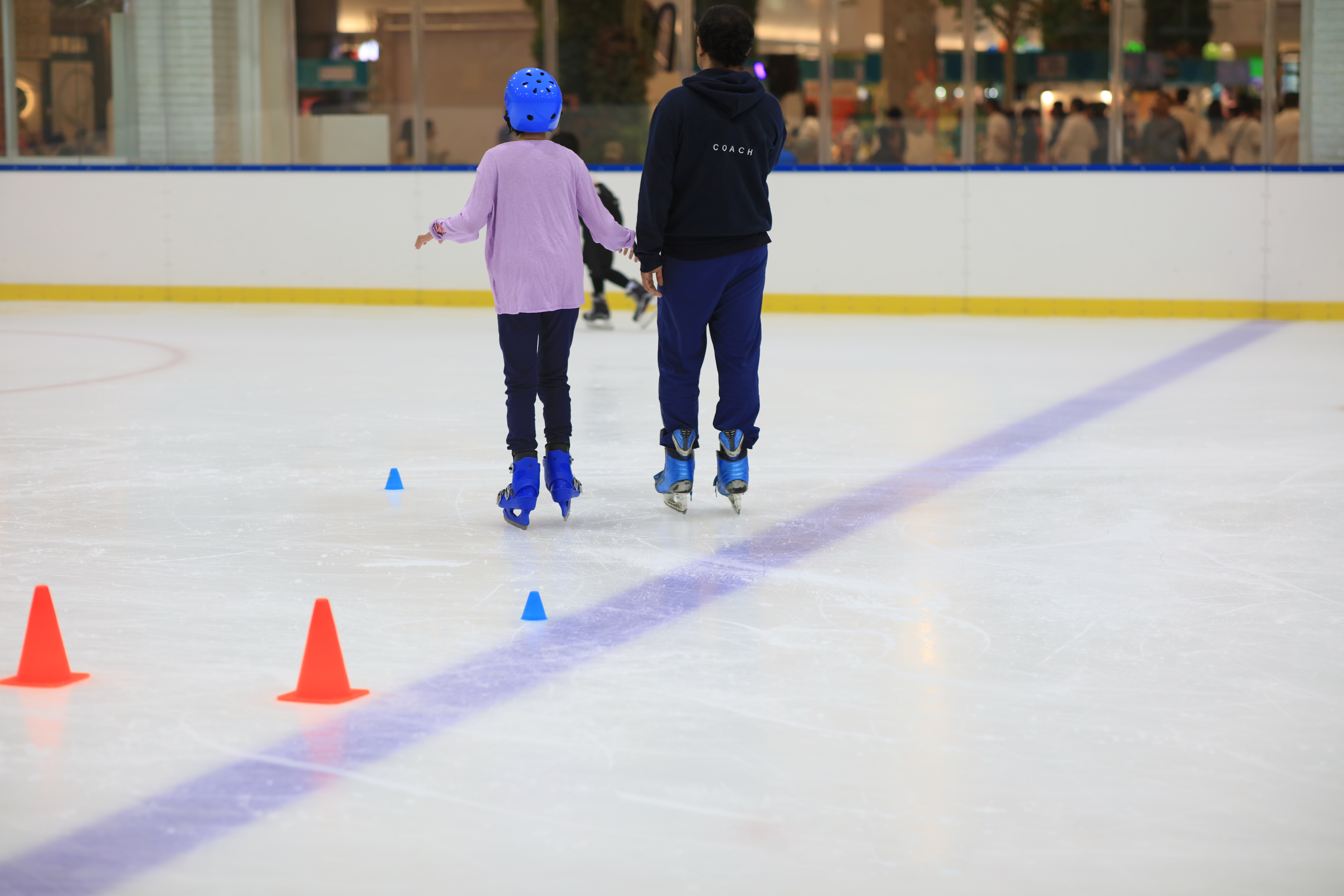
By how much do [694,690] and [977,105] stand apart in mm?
10224

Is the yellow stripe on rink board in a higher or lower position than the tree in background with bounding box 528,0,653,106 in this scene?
lower

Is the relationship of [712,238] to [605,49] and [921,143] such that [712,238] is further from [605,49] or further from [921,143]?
[605,49]

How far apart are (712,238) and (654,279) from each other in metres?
0.21

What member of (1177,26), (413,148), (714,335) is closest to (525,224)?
(714,335)

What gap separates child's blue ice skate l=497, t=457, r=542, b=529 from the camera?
4797mm

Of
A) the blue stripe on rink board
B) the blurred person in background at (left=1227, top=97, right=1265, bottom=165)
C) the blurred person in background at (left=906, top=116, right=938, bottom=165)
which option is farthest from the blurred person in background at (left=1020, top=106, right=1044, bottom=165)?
the blue stripe on rink board

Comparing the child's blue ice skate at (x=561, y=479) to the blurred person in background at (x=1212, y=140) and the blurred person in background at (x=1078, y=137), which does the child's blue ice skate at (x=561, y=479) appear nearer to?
the blurred person in background at (x=1078, y=137)

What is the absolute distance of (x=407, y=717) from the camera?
3012 millimetres

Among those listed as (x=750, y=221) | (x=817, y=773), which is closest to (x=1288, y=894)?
(x=817, y=773)

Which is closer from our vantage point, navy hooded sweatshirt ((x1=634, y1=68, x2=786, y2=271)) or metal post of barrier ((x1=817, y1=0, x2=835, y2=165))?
navy hooded sweatshirt ((x1=634, y1=68, x2=786, y2=271))

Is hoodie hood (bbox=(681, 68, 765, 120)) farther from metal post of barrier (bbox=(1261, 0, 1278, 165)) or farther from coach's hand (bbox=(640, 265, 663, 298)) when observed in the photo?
metal post of barrier (bbox=(1261, 0, 1278, 165))

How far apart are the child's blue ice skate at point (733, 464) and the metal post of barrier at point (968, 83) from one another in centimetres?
811

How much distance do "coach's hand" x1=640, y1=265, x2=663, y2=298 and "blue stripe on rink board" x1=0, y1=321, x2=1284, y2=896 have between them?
80 cm

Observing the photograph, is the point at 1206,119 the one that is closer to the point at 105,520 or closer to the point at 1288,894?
the point at 105,520
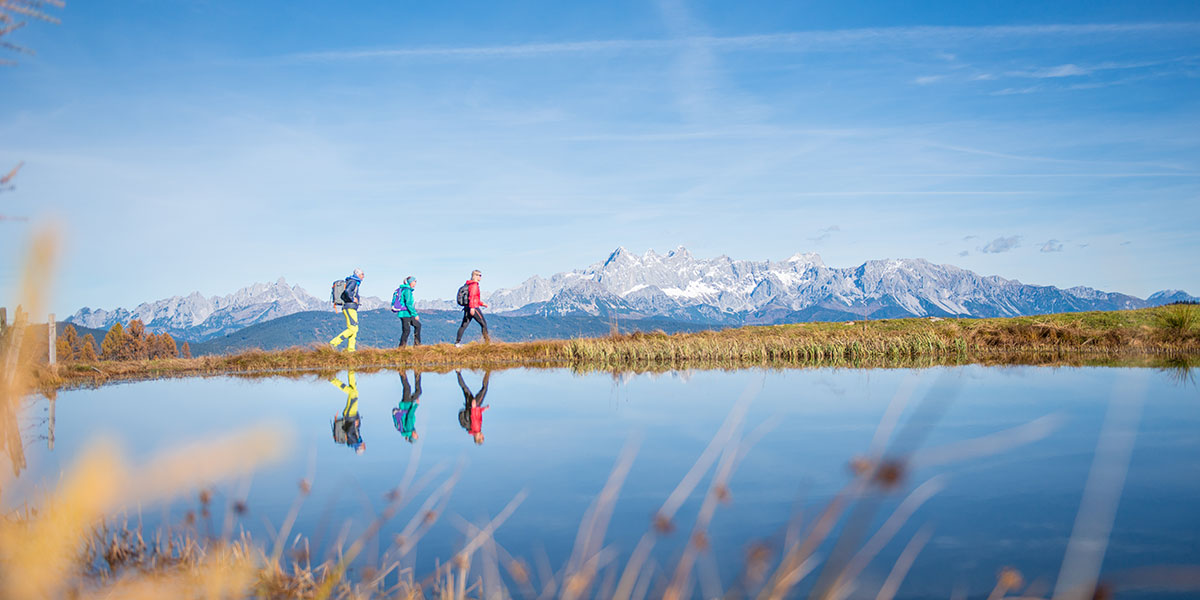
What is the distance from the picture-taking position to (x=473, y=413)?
12.4 meters

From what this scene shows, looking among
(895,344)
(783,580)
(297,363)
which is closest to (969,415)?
(783,580)

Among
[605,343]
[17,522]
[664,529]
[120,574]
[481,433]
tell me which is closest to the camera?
[664,529]

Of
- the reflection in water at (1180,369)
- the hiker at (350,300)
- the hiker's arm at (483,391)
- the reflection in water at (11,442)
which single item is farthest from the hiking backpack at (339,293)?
the reflection in water at (1180,369)

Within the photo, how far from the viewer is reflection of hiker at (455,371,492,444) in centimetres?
1059

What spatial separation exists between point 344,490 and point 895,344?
20.0 m

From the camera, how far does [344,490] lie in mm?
7402

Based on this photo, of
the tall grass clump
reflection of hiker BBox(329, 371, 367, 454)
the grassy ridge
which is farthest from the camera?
the grassy ridge

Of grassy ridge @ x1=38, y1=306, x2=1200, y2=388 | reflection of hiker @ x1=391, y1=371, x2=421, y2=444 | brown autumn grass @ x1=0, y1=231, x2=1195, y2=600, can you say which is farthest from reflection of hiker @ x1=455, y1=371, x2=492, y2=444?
grassy ridge @ x1=38, y1=306, x2=1200, y2=388

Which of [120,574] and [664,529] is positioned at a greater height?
[664,529]

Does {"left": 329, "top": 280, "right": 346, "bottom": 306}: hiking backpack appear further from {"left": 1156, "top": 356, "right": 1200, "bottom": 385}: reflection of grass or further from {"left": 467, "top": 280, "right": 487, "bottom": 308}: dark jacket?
{"left": 1156, "top": 356, "right": 1200, "bottom": 385}: reflection of grass

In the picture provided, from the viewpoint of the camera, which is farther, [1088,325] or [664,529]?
[1088,325]

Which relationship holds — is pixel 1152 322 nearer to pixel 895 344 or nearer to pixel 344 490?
pixel 895 344

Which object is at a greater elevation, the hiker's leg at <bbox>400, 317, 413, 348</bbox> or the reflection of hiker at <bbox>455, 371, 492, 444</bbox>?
the hiker's leg at <bbox>400, 317, 413, 348</bbox>

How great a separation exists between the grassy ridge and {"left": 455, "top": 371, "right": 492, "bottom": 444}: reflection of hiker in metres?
7.89
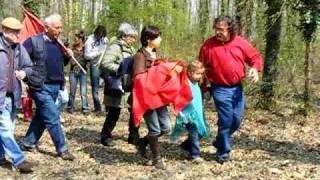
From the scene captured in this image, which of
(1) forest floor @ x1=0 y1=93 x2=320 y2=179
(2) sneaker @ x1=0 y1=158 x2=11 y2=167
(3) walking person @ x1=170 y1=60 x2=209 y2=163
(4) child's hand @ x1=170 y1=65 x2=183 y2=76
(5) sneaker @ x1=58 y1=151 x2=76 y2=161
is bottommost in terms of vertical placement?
(1) forest floor @ x1=0 y1=93 x2=320 y2=179

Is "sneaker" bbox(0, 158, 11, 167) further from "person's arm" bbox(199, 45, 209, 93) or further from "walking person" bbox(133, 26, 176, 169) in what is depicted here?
"person's arm" bbox(199, 45, 209, 93)

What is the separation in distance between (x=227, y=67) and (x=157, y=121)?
111 centimetres

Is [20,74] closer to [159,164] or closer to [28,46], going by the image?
[28,46]

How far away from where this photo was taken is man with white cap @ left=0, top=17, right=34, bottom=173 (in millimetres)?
6660

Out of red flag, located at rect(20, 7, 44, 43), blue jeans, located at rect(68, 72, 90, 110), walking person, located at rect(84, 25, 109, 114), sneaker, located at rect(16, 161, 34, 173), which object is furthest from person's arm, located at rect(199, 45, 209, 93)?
blue jeans, located at rect(68, 72, 90, 110)

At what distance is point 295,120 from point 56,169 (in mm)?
5594

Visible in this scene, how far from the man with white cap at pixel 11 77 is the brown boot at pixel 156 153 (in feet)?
4.87

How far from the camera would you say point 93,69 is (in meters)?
12.1

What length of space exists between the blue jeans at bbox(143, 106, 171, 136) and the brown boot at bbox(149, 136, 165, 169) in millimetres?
75

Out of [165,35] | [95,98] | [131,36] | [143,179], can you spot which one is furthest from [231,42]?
[165,35]

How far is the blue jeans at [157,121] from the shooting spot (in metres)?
7.09

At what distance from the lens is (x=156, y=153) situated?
284 inches

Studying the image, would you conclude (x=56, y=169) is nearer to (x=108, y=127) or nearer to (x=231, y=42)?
(x=108, y=127)

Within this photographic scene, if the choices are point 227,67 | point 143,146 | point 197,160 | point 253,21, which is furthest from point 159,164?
point 253,21
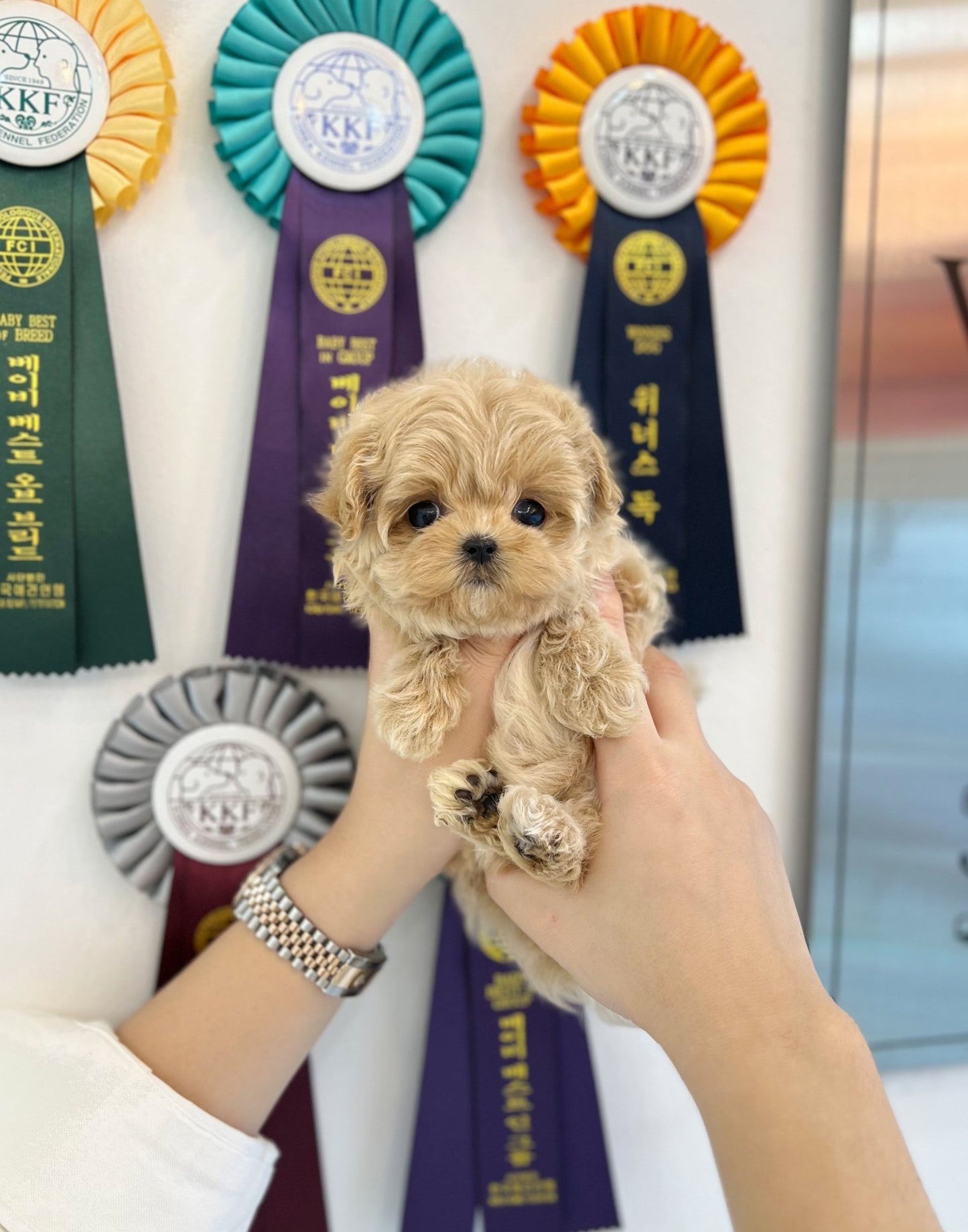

_ _ _ _ _ _ _

What the task asks: From the data above, list each line that contains the word "this".

Expected output:
Is the yellow stripe on rink board in a higher or lower position than the tree in background with bounding box 528,0,653,106 in this scene?
From what this scene shows, looking among
Based on this photo, of
From the scene captured in this image, which of
How far away from where this photo was taken is man with white cap @ left=0, top=17, right=34, bottom=173 (in millimetres)?
Visible in this scene, how far from the man with white cap at pixel 11 77 is the brown boot at pixel 156 153 (in feet)?
Within this photographic scene, if the choices are point 227,67 | point 143,146 | point 197,160 | point 253,21, which is furthest from point 159,164?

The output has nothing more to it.